Veterinarians for Animal Welfare Bill S. 687
I am president of the South Carolina Association of Veterinarians (SCAV) and I wish to express my support of Bill S.687. This bill was designed to ensure that proper care is being provided to pets in all shelters. SCAV supports and appreciates the valid public policy role of shelters, and we often work in concert with them. Licensed veterinarians typically have a close relationship with their local shelter and often volunteer time and professional services. Considering the tremendous growth of shelters and adoption groups and the differences in quality of medical care they provide, we need to update laws to ensure all animals are receiving the quality of care they deserve.

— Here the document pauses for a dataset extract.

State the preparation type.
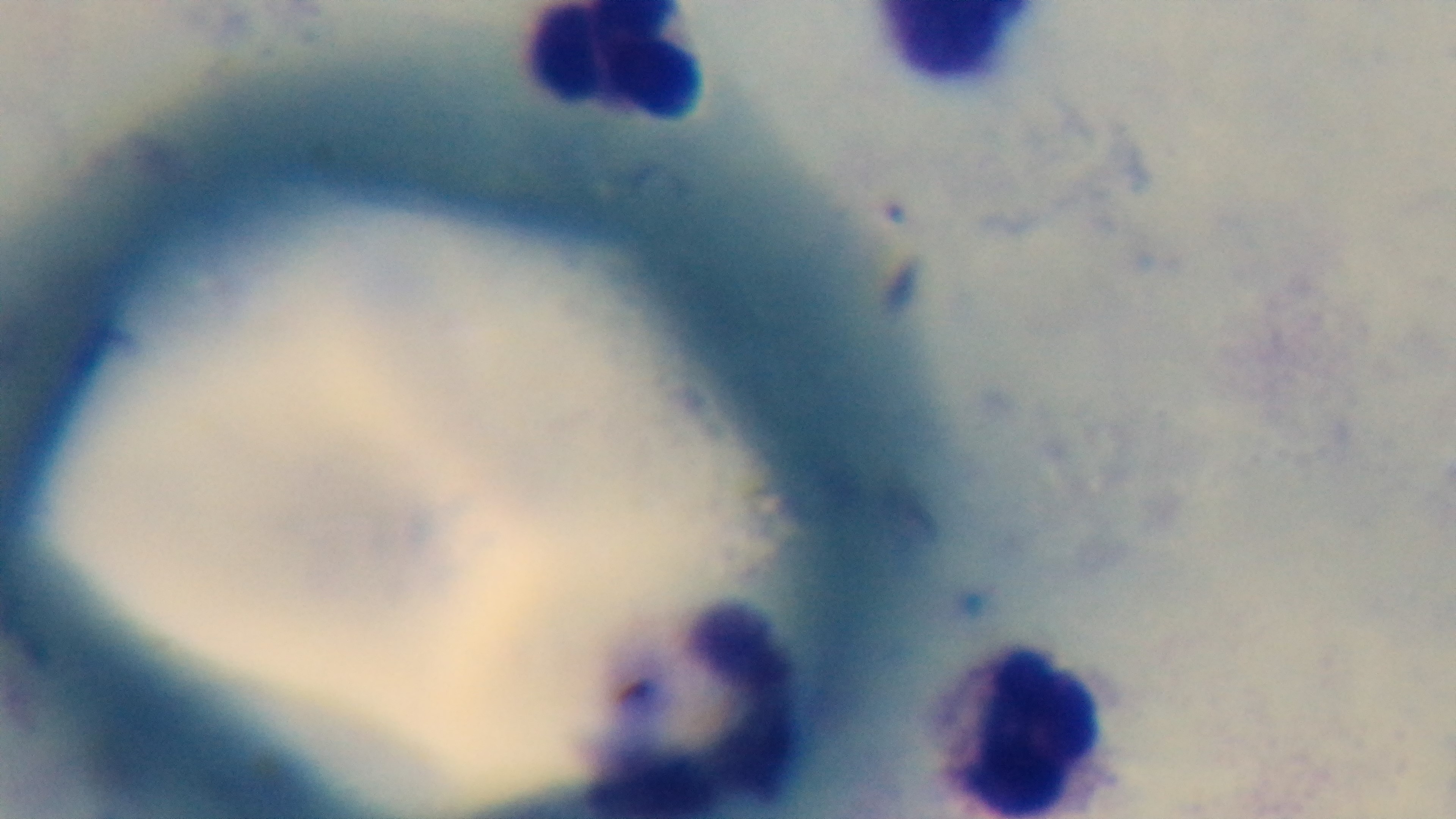
Thick.

Photomicrograph. Single field of view. Oil-immersion objective, 100x. Mounted 4K digital camera. Malaria status: negative. Giemsa stain.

Not all shelters employ a Veterinarian. The medical services provided for both shelter owned and public animals at these shelters are not regulated by the Department of Labor, Licensing and Regulations (the regulatory board that governs all privately owned Veterinary hospitals). Veterinarians employed by shelters are not required to maintain medical records. The current regulations specifically exempt shelter owners and veterinarians from these regulations. Veterinarians across the state have expressed concern to these shelters and have concluded that current regulations need to be revised to improve the well-being of the pets and better protect the public.
The shelter community with a volunteer pool that reaches into the hundreds is spreading misinformation and misunderstanding as they relate to Bill S. 687. I wish to correct these.
Bill S. 687 allows all shelters to continue to provide spaying and neutering, vaccinations, parasite testing and treatment and microchipping to any animal. There is nothing in the legislation that would preclude anyone from utilizing these services in the same manner they do today.
Bill S. 687 would enable low-income clients of a shelter to use any services that a shelter offers.
Bill S. 687 would allow any animal shelter to provide veterinary services for any pet that they own or are holding. It has never been our intention to restrict any care to any animal in their possession. We have met with shelter representatives multiple times to try and formulate language to ensure this. If this is not clear with the wording used then we should change the wording not kill the bill.
Bill S. 687 would not shut down any animal shelter or affect any shelter or humane societies offering adoption and education services.
Bill S. 687 would require that all medication dispensed by a shelter be labeled properly and dispensed in childproof containers. Veterinarians around the state have reported non-labeled medication dispensed in zip lock bags.
The animal shelters and animal control agencies provide a needed benefit to South Carolina by rescuing, sheltering, rehabilitating and finding good homes for animals. I strongly support these worthwhile efforts but we must ensure that the animal welfare is protected and the public health concerns are addressed. I encourage everyone to read the bill so they can understand the importance of these regulations so that protections exist for all pets.